### WHAT IS BEING ASKED
All that belongs in the answer is the lines from the one containing "Snake leather Stock Photos" to the end of the listing below, copied exactly, pictures excluded.

### DATA SHOWN

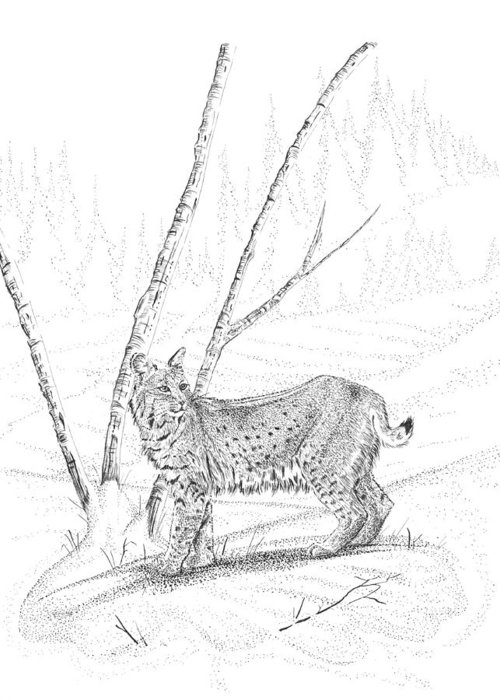 Lynx Drawings Greeting Card featuring the drawing Bobcat by Carl Genovese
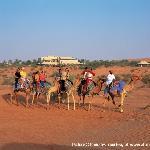 Camel Riding 1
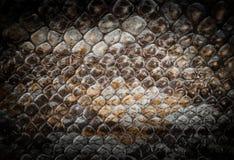 Snake leather Stock Photos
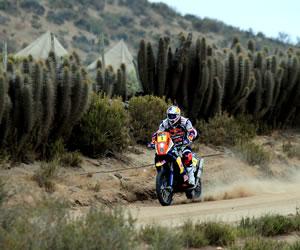 El piloto francés Ciryl Despres en acción hoy, sábado 19 de enero de 2013, durante la última etapa del rally Dakar, que se corre entre La Serena (Chile) y Santiago (Chile). EFE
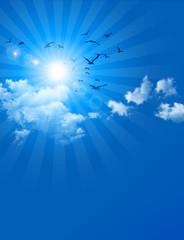 birds in blue sky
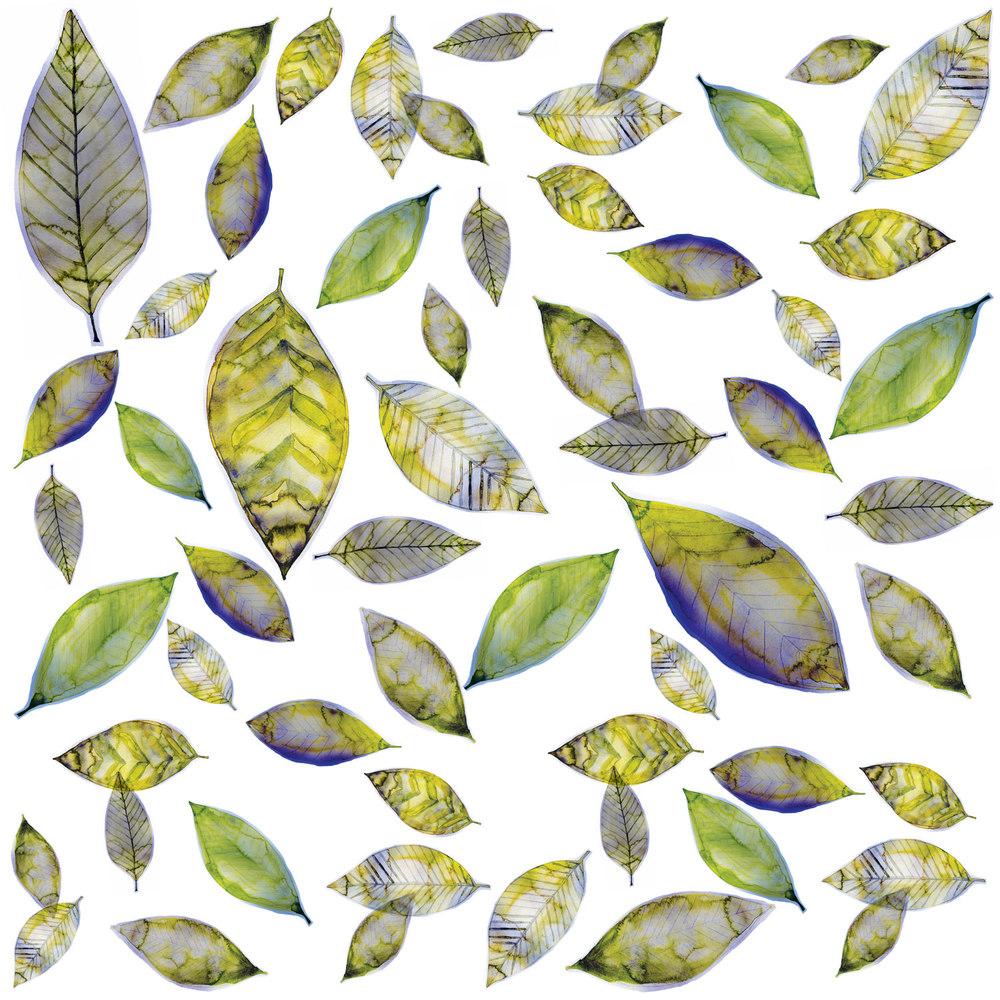 LEIF-olive-revised-91715.jpg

### REPLY
 Snake leather Stock Photos
 El piloto francés Ciryl Despres en acción hoy, sábado 19 de enero de 2013, durante la última etapa del rally Dakar, que se corre entre La Serena (Chile) y Santiago (Chile). EFE
 birds in blue sky
 LEIF-olive-revised-91715.jpg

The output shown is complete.